News stories follow the same stamp of popular culture. The hacker dwelling in the dark basement is the main villain of the evening news and the front pages of newspapers, regardless of how close this image is to reality. The word “hacking” is used as a universal term for any cybercrime or incident, regardless of the method of its commission and the qualification of a “hacker”. Journalists often confuse potential vulnerabilities and hacking that actually occurred, taking news from computer security conferences that are of more academic importance than actual hacking of systems and algorithms. Anonymous, the news about which adds fuel to the fire of technological paranoia and, as Yohai Benkler wrote in a recent article in “Foreign affairs” , erases the distinction between electronic civil disobedience and cybercrime, thereby causing enormous harm to the very idea of ​​political activity in the internet.

The hacker lurks in the depths of the network, he is an elusive threat, he is able to strike, being on the other side of the planet. His pathological passion for technology, his primitive craving for cracking, cannot be curbed. He is asocial and he doesn’t care about the framework of behavior of normal people, he is only interested in a society of other hackers who are trying to outdo each other in an infantile passion for vandalism on the Internet. Add to this cocktail the superhuman abilities of manipulating with any piece of hardware capable of executing at least some code, and here it is - a modern scarecrow, from which you need to protect society at any cost.

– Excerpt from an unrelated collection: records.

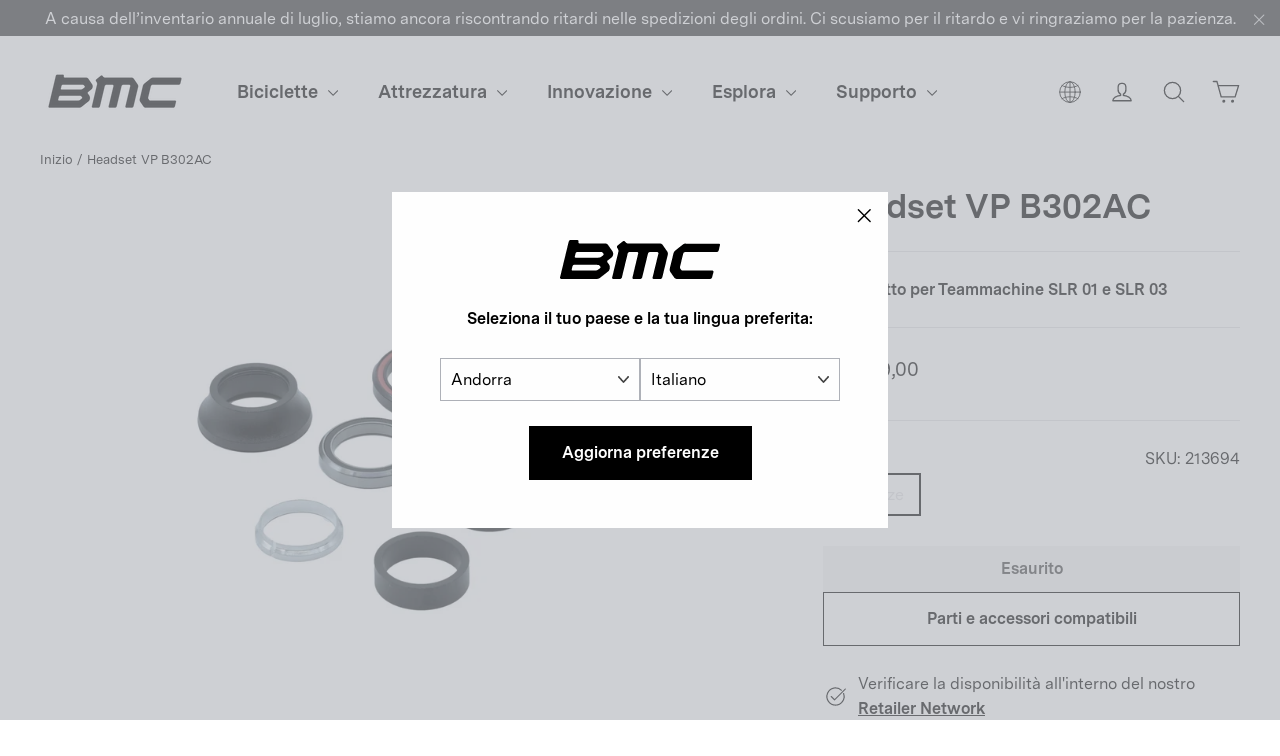

--- FILE ---
content_type: text/javascript
request_url: https://ad.bmc-switzerland.com/cdn/shop/t/45/compiled_assets/scripts.js?v=27713
body_size: 1119
content:
(function(){var __sections__={};(function(){for(var i=0,s=document.getElementById("sections-script").getAttribute("data-sections").split(",");i<s.length;i++)__sections__[s[i]]=!0})(),function(){if(!(!__sections__["bmc-form"]&&!Shopify.designMode))try{document.addEventListener("DOMContentLoaded",function(){const form=document.querySelector(".bmc-form");function updateFloatingLabels(){form.querySelectorAll(".bmc-field").forEach(field=>{const input2=field.querySelector('input:not([type="checkbox"]):not([type="radio"]), select, textarea'),label=field.querySelector("label");if(input2&&label){const dateTimeTypes=["date","datetime-local","time","month","week","file"];if(input2.tagName==="INPUT"&&dateTimeTypes.includes(input2.type)||input2.tagName==="SELECT")return;const hasFocus=document.activeElement===input2,hasValue=input2.value&&input2.value.trim()!=="";hasFocus||hasValue?(label.style.top="-8px",label.style.left="8px",label.style.fontSize="12px",label.style.color=hasFocus?"black":"#666"):(label.style.top="20px",label.style.left="12px",label.style.fontSize="16px",label.style.color="#666")}})}let fieldValueCache=new Map;function monitorFieldChanges(){const fields=form.querySelectorAll('.bmc-field input:not([type="checkbox"]):not([type="radio"]), .bmc-field select, .bmc-field textarea');let hasChanges=!1;fields.forEach(field=>{const currentValue=field.value,cachedValue=fieldValueCache.get(field);currentValue!==cachedValue&&(fieldValueCache.set(field,currentValue),hasChanges=!0)}),hasChanges&&updateFloatingLabels(),requestAnimationFrame(monitorFieldChanges)}function getFormValues(){const formData=new FormData(form),values2={};return formData.forEach((value,key)=>{values2[key]=value}),form.querySelectorAll('input[type="checkbox"]').forEach(checkbox=>{checkbox.checked?values2[checkbox.name]=!0:values2[checkbox.name]=!1}),form.querySelectorAll('input[type="radio"]').forEach(radio=>{radio.checked?values2[radio.name]=radio.value:values2[radio.name]||(values2[radio.name]=null)}),values2}function handleShowIf(){const values=getFormValues(),inputs=form.querySelectorAll("[data-show-if]");inputs.forEach(input=>{const condition=input.getAttribute("data-show-if");try{const shouldShow=eval(`let ${Object.keys(values).map(key=>`${key.replaceAll("-","").replaceAll(" ","")} = values['${key}']`).join("; ")}; ${condition}`);input.closest("div").style.display=shouldShow?"block":"none",input.dataset.required&&(shouldShow?input.removeAttribute("disabled"):input.setAttribute("disabled","disabled"))}catch(error){console.error("Error evaluating condition:",error)}})}function handleComputeValue(){const values=getFormValues(),inputs=form.querySelectorAll("[data-compute-value]");inputs.forEach(input=>{const script=input.getAttribute("data-compute-value");let expression=`let ${Object.keys(values).map(key=>`${key.replaceAll("-","").replaceAll(" ","")} = values['${key}']`).join("; ")}; ${script}`;try{eval(expression),input.value=eval(script)}catch(error){console.error("Error calculating value:",error,expression)}}),updateFloatingLabels()}function validateForm(){const requiredFields=form.querySelectorAll("[required],[pattern]");let valid=!0,firstInvalidField=null;return requiredFields.forEach(input2=>{const parentDiv=input2.closest("div"),isVisible=parentDiv&&window.getComputedStyle(parentDiv).display!=="none",isEnabled=!input2.hasAttribute("disabled");isVisible&&isEnabled&&(input2.checkValidity()?parentDiv.classList.remove("invalid"):(parentDiv.classList.add("invalid"),valid=!1,firstInvalidField||(firstInvalidField=input2)))}),firstInvalidField&&(firstInvalidField.scrollIntoView({behavior:"smooth",block:"center"}),firstInvalidField.focus(),firstInvalidField.reportValidity()),valid}if(form){let handleEvent2=function(e){handleShowIf(),handleComputeValue(),e.target.checkValidity()&&e.target.closest("div").classList.remove("invalid"),updateFloatingLabels()};var handleEvent=handleEvent2;form.addEventListener("input",handleEvent2),form.addEventListener("change",handleEvent2),form.addEventListener("focus",handleEvent2,!0),form.addEventListener("blur",handleEvent2,!0),form.addEventListener("submit",e=>{if(e.preventDefault(),e.stopPropagation(),handleComputeValue(),validateForm()){const formValues=getFormValues();form.querySelectorAll('input[type="file"]').forEach(file=>{delete formValues[file.name]});let updateMetaObjectRequest={};if(form.dataset.formtype!="Metaobject")updateMetaObjectRequest=formValues;else{const id=formValues.id;delete formValues.id,delete formValues.utf8,updateMetaObjectRequest={id,fields:Object.entries(formValues).map(([key,value])=>({key,value}))}}const formData=new FormData;form.querySelectorAll('input[type="file"]').forEach(input2=>{input2.files.length>0&&formData.append(input2.name,input2.files[0])}),formData.append("json",JSON.stringify(updateMetaObjectRequest));let btn=form.querySelector(".btn");btn.disabled=!0;let originalButtonText=btn.innerText;btn.textContent=btn.dataset.sendingtext,fetch(form.action,{method:"POST",body:formData}).then(function(response){return response.text()}).then(function(data){if(data=="ok"||form.dataset.formtype!="Metaobject"){let locale=document.querySelector("#language").value;switch(locale){case"en":locale="";break;default:locale="/"+locale;break}window.location=locale+form.dataset.aftersubmit;return}else alert("error");btn.disabled=!1,btn.textContent=originalButtonText}).catch(function(error){console.error("Error:",error),btn.disabled=!1,btn.textContent=originalButtonText})}else return}),handleShowIf(),handleComputeValue(),updateFloatingLabels(),monitorFieldChanges()}})}catch(e){console.error(e)}}(),function(){if(!(!__sections__["featured-info-mo"]&&!Shopify.designMode))try{const features=document.querySelectorAll(".feature-info__item");for(let i=0;i<features.length;i++)features[i].addEventListener("click",function(){let isExpanded=features[i].getAttribute("aria-expanded");isExpanded=="true"?isExpanded="false":isExpanded="true",features[i].setAttribute("aria-expanded",isExpanded)})}catch(e){console.error(e)}}(),function(){if(!(!__sections__["featured-info"]&&!Shopify.designMode))try{const features=document.querySelectorAll(".feature-info__item");for(let i=0;i<features.length;i++)features[i].addEventListener("click",function(){let isExpanded=features[i].getAttribute("aria-expanded");isExpanded=="true"?isExpanded="false":isExpanded="true",features[i].setAttribute("aria-expanded",isExpanded)})}catch(e){console.error(e)}}()})();
//# sourceMappingURL=/cdn/shop/t/45/compiled_assets/scripts.js.map?v=27713
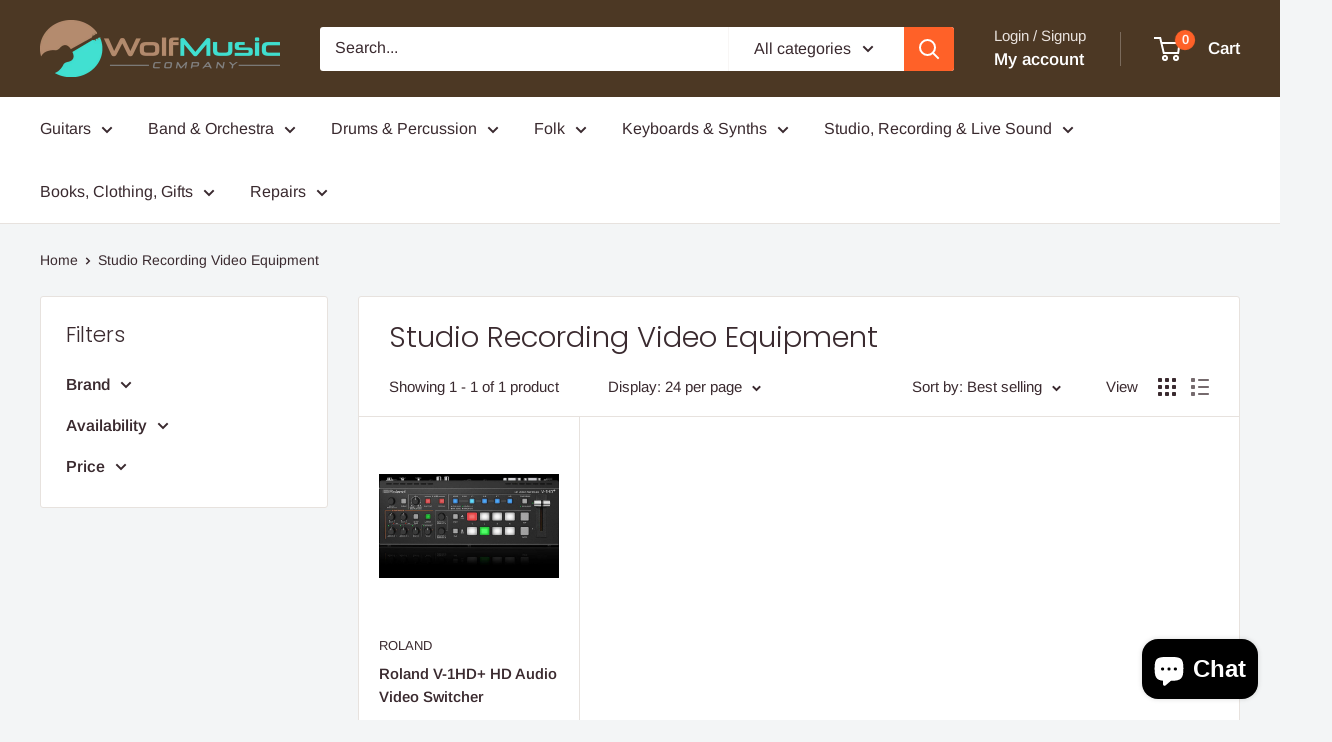

--- FILE ---
content_type: text/javascript
request_url: https://www.wolfmusiccompany.com/cdn/shop/t/13/assets/custom.js?v=102476495355921946141760410368
body_size: -674
content:
//# sourceMappingURL=/cdn/shop/t/13/assets/custom.js.map?v=102476495355921946141760410368
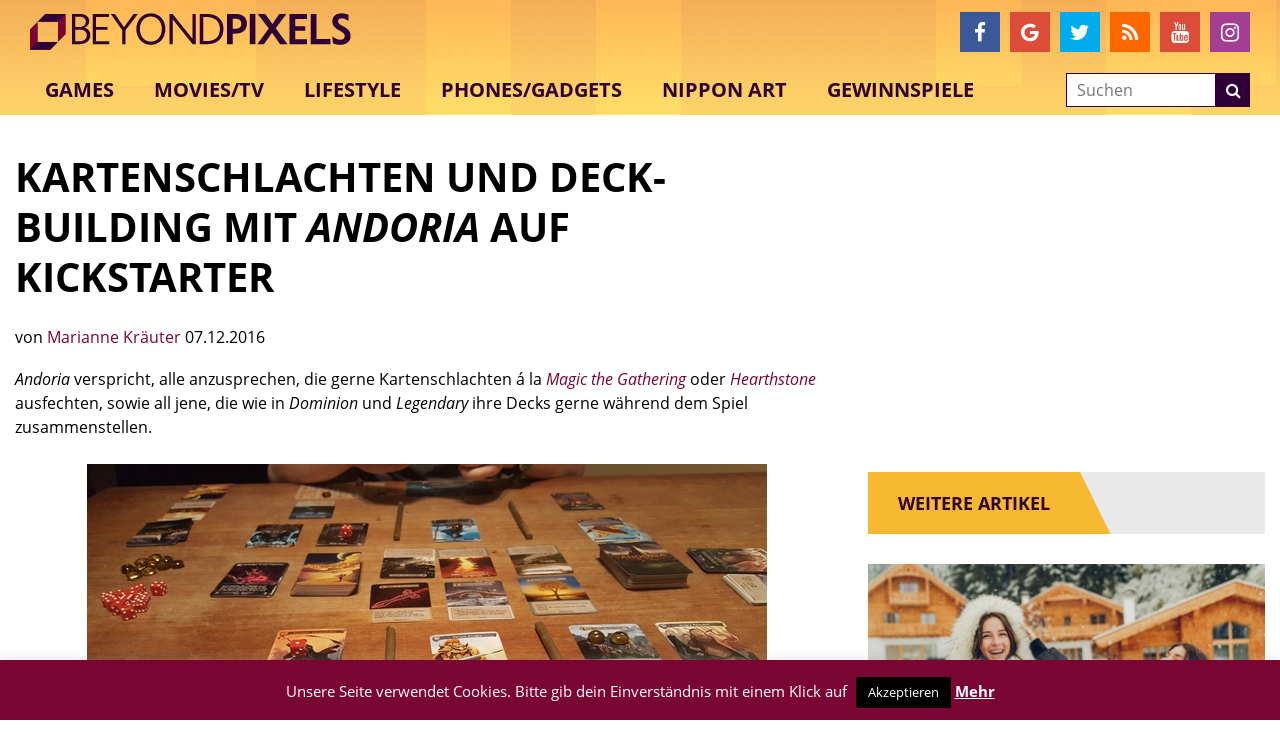

--- FILE ---
content_type: text/html; charset=utf-8
request_url: https://www.google.com/recaptcha/api2/aframe
body_size: -106
content:
<!DOCTYPE HTML><html><head><meta http-equiv="content-type" content="text/html; charset=UTF-8"></head><body><script nonce="Fp4W2vHnQ_LMqrVaE8DhPw">/** Anti-fraud and anti-abuse applications only. See google.com/recaptcha */ try{var clients={'sodar':'https://pagead2.googlesyndication.com/pagead/sodar?'};window.addEventListener("message",function(a){try{if(a.source===window.parent){var b=JSON.parse(a.data);var c=clients[b['id']];if(c){var d=document.createElement('img');d.src=c+b['params']+'&rc='+(localStorage.getItem("rc::a")?sessionStorage.getItem("rc::b"):"");window.document.body.appendChild(d);sessionStorage.setItem("rc::e",parseInt(sessionStorage.getItem("rc::e")||0)+1);localStorage.setItem("rc::h",'1768977217720');}}}catch(b){}});window.parent.postMessage("_grecaptcha_ready", "*");}catch(b){}</script></body></html>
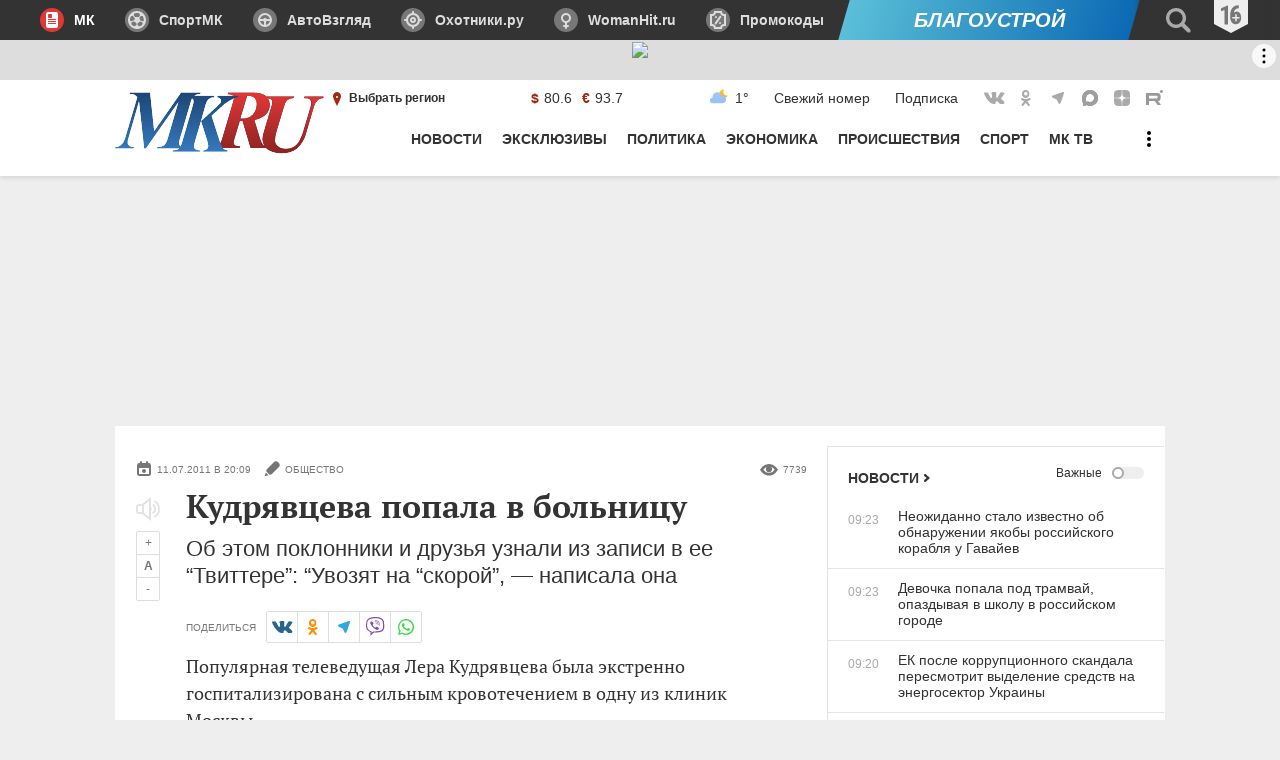

--- FILE ---
content_type: text/html
request_url: https://tns-counter.ru/nc01a**R%3Eundefined*mk_ru/ru/UTF-8/tmsec=mk_ru/769500179***
body_size: 16
content:
482A673B6916CC84G1763101828:482A673B6916CC84G1763101828

--- FILE ---
content_type: application/javascript
request_url: https://smi2.ru/counter/settings?payload=CIMBGLPJu4ioMzokYzFiZGI0MmYtZmUzZi00NDhjLWFmNzEtZDhkZTA4YzhhZmQy&cb=_callbacks____0mhyhb3tp
body_size: 1515
content:
_callbacks____0mhyhb3tp("[base64]");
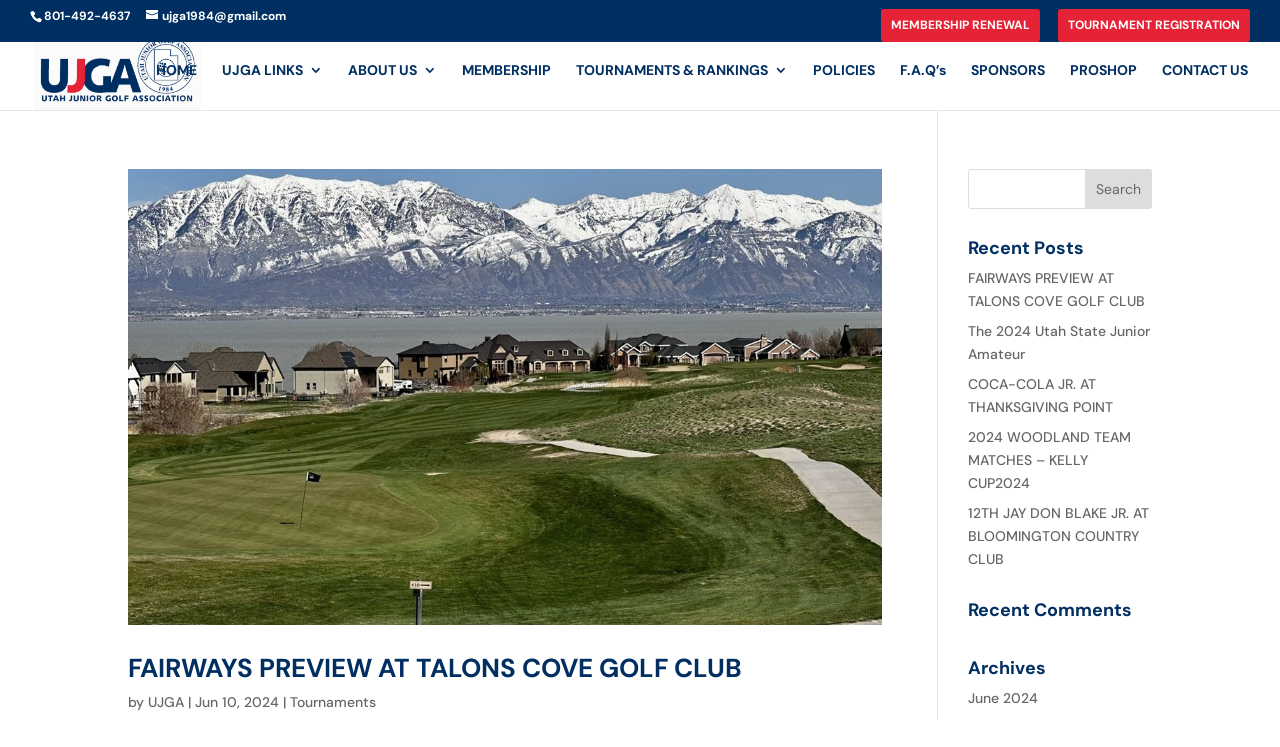

--- FILE ---
content_type: text/css
request_url: https://ujga.com/wp-content/themes/WebsitesByBrian%20Child/style.css?ver=4.20.2
body_size: -130
content:
/*
 Theme Name:  WBB Child Theme
 Theme URI:    https://websitesbybrian.com
 Description:  Websites By Brian Child Theme
 Author:       Websites By Brian
 Author URI:   https://websitesbybrian.com
 Template:     Divi
 Version:      1.0.0
*/

/*****Add any custom CSS below this line*****/

--- FILE ---
content_type: text/css
request_url: https://ujga.com/wp-content/et-cache/global/et-divi-customizer-global.min.css?ver=1767665453
body_size: 714
content:
h1,h2,h3,h4,h5,h6{color:#012f62}.nav li ul{border-color:#012f62}.et_secondary_nav_enabled #page-container #top-header{background-color:#012f62!important}#et-secondary-nav li ul{background-color:#012f62}.et_header_style_centered .mobile_nav .select_page,.et_header_style_split .mobile_nav .select_page,.et_nav_text_color_light #top-menu>li>a,.et_nav_text_color_dark #top-menu>li>a,#top-menu a,.et_mobile_menu li a,.et_nav_text_color_light .et_mobile_menu li a,.et_nav_text_color_dark .et_mobile_menu li a,#et_search_icon:before,.et_search_form_container input,span.et_close_search_field:after,#et-top-navigation .et-cart-info{color:#012f62}.et_search_form_container input::-moz-placeholder{color:#012f62}.et_search_form_container input::-webkit-input-placeholder{color:#012f62}.et_search_form_container input:-ms-input-placeholder{color:#012f62}#top-menu li a,.et_search_form_container input{font-weight:bold;font-style:normal;text-transform:none;text-decoration:none}.et_search_form_container input::-moz-placeholder{font-weight:bold;font-style:normal;text-transform:none;text-decoration:none}.et_search_form_container input::-webkit-input-placeholder{font-weight:bold;font-style:normal;text-transform:none;text-decoration:none}.et_search_form_container input:-ms-input-placeholder{font-weight:bold;font-style:normal;text-transform:none;text-decoration:none}#top-menu li.current-menu-ancestor>a,#top-menu li.current-menu-item>a,#top-menu li.current_page_item>a{color:#e62236}h1,h2,h3,h4,h5,h6,.et_quote_content blockquote p,.et_pb_slide_description .et_pb_slide_title{font-weight:bold;font-style:normal;text-transform:none;text-decoration:none}@media only screen and (min-width:981px){#logo{max-height:100%}.et_pb_svg_logo #logo{height:100%}.et_fixed_nav #page-container .et-fixed-header#top-header{background-color:#012f62!important}.et_fixed_nav #page-container .et-fixed-header#top-header #et-secondary-nav li ul{background-color:#012f62}.et-fixed-header #top-menu a,.et-fixed-header #et_search_icon:before,.et-fixed-header #et_top_search .et-search-form input,.et-fixed-header .et_search_form_container input,.et-fixed-header .et_close_search_field:after,.et-fixed-header #et-top-navigation .et-cart-info{color:#012f62!important}.et-fixed-header .et_search_form_container input::-moz-placeholder{color:#012f62!important}.et-fixed-header .et_search_form_container input::-webkit-input-placeholder{color:#012f62!important}.et-fixed-header .et_search_form_container input:-ms-input-placeholder{color:#012f62!important}.et-fixed-header #top-menu li.current-menu-ancestor>a,.et-fixed-header #top-menu li.current-menu-item>a,.et-fixed-header #top-menu li.current_page_item>a{color:#e62236!important}}@media only screen and (min-width:1350px){.et_pb_row{padding:27px 0}.et_pb_section{padding:54px 0}.single.et_pb_pagebuilder_layout.et_full_width_page .et_post_meta_wrapper{padding-top:81px}.et_pb_fullwidth_section{padding:0}}	h1,h2,h3,h4,h5,h6{font-family:'DM Sans',Helvetica,Arial,Lucida,sans-serif}body,input,textarea,select{font-family:'DM Sans',Helvetica,Arial,Lucida,sans-serif}.get-started{border-radius:0px}.get-started a{color:#fff!important}li.get-started{background-color:#E62236;font-weight:700;text-transform:uppercase;text-align:center;padding:10px 10px 10px!important;border-radius:3px;-moz-transition:all 0.5s;-webkit-transition:all 0.5s;transition:all 0.5s}li.get-started:hover{background-color:#012F62}@media only screen and (min-width :981px){li.get-started{height:33px}}@media (min-width:980px){.custom-row{align-items:center;display:flex}}@media only screen and (min-width:981px){.et_pb_gallery_grid .et_pb_gallery_item{width:32%!important;margin-right:1%!important;margin-bottom:1%!important}.et_pb_gallery_grid .et_pb_gallery_item:nth-child(2n+1){clear:none!important}.et_pb_gallery_grid .et_pb_gallery_item:nth-child(3n){margin-right:0!important}}

--- FILE ---
content_type: text/css
request_url: https://ujga.com/wp-content/et-cache/229751/et-core-unified-cpt-deferred-229751.min.css?ver=1767666241
body_size: 38
content:
.et-db #et-boc .et-l .et_pb_section_0_tb_footer.et_pb_section{padding-top:0px;padding-bottom:0px;background-color:#012f62!important}.et-db #et-boc .et-l .et_pb_image_0_tb_footer{text-align:left;margin-left:0}.et-db #et-boc .et-l .et_pb_text_0_tb_footer.et_pb_text{color:#FFFFFF!important}.et-db #et-boc .et-l .et_pb_text_0_tb_footer.et_pb_text a{color:#e62236!important}.et-db #et-boc .et-l .et_pb_text_0_tb_footer h5{font-family:'DM Sans',Helvetica,Arial,Lucida,sans-serif;font-weight:700;font-size:31px;color:#FFFFFF!important;letter-spacing:-2px;line-height:1.2em;text-align:left}@media only screen and (max-width:980px){.et-db #et-boc .et-l .et_pb_image_0_tb_footer .et_pb_image_wrap img{width:auto}}@media only screen and (max-width:767px){.et-db #et-boc .et-l .et_pb_image_0_tb_footer .et_pb_image_wrap img{width:auto}.et-db #et-boc .et-l .et_pb_text_0_tb_footer h5{font-size:40px}}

To protect society and the state from the threat posed by this imaginary enemy, the US government adopts too broad and dullly written laws and regulations that seriously undermine freedom on the Internet and threaten its role as a platform for political debate and creative expression. Trying to replay the evil hackers, laws such as CFAA put certain actions on the network at the forefront, giving far less meaning to intention or actual damage from them. This leads to the fact that many completely innocent actions can potentially be prosecuted. When suspicion and fear of hackers become the basis of a policy on freedom, privacy and access to the Internet, bills such as CISPA emerge, which, if it becomes law, will have devastating consequences for online privacy. The demonic image of a hacker from the news and kinoboevikov serves as a demonstrative target and justification of such laws and rules. Instead of ghostly hackers, they will make us criminals and accomplices, confusing technical knowledge and skills with the intent to cause harm, as was the case with Bret McDanel , who served 16 months for sending several thousand emails with a message about a hole in the mail server after as a manufacturing company ignored all warnings about the threat.

Building a state and corporate policy on the image of a stereotypical movie villain is ineffective at best, and criminal at worst. The network is full of real threats, from a laptop forgotten on the bus or a disregard and illiterate attitude to security to the increasingly real danger of cyberwar between states. If you throw a disproportionate amount of forces to fight hackers, then there will be neither time nor resources to overcome real threats. Shutting down file sharing services, imposing criminal liability for jailbreaking, modding and violating terms of use, limiting the possibility of anonymous statements on the network, the government and special services derive maximum benefit from the atmosphere of fear and in vain spend government and corporate resources. Fortunately, some recent trials, such as the David Nozal case, are already narrowing the scope of the CFAA, which gives us hope that the Internet can be regulated by more adequate reality methods.

To develop reasonable rules of the game on the Internet, it is necessary to discard the hacker stereotype, as the main source of threat. In recent years, the Internet has become the main haven for free political debate, both in the United States and around the world. The Internet is used to exchange ideas, organize protests and overthrow dictators. We appreciate the freedom of speech here, in our country. But US laws governing the Internet have a disproportionately large effect on the rest of the world. We must ask ourselves if we want the next Arab Spring to be regulated to death by the rules adopted to combat the non-existent threat?